Reproduce the listing below word for word, omitting the pictures.

* begin Dataset rows *

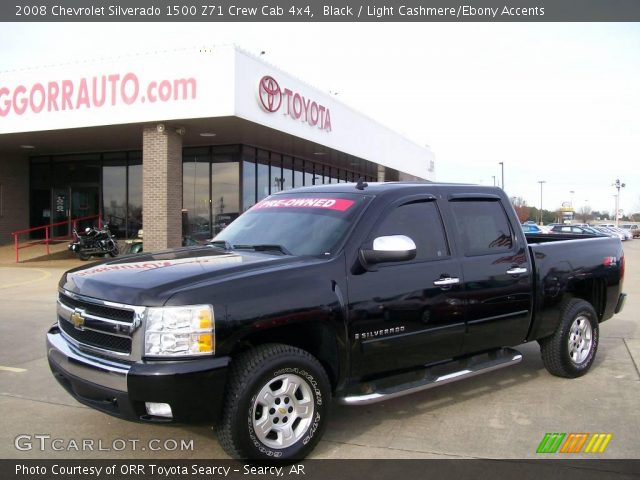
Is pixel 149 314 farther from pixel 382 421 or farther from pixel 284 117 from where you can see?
pixel 284 117

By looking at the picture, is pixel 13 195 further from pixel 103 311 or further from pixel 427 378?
pixel 427 378

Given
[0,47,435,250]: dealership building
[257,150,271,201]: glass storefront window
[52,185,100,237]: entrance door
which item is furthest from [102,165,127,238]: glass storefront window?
[257,150,271,201]: glass storefront window

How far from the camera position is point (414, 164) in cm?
3100

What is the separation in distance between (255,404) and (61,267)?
1554 centimetres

* end Dataset rows *

• _Final result_:
Is pixel 149 314 farther from pixel 382 421 or farther from pixel 284 117 from where you can see?
pixel 284 117

By looking at the picture, is pixel 13 195 further from pixel 103 311 or further from pixel 427 378?
pixel 427 378

Given
[0,47,435,250]: dealership building
[257,150,271,201]: glass storefront window
[52,185,100,237]: entrance door
which item is furthest from [102,165,127,238]: glass storefront window?
[257,150,271,201]: glass storefront window

How far from the camera position is point (414, 164) in cm?
3100

What is the separation in distance between (255,404) and (61,267)?
1554 centimetres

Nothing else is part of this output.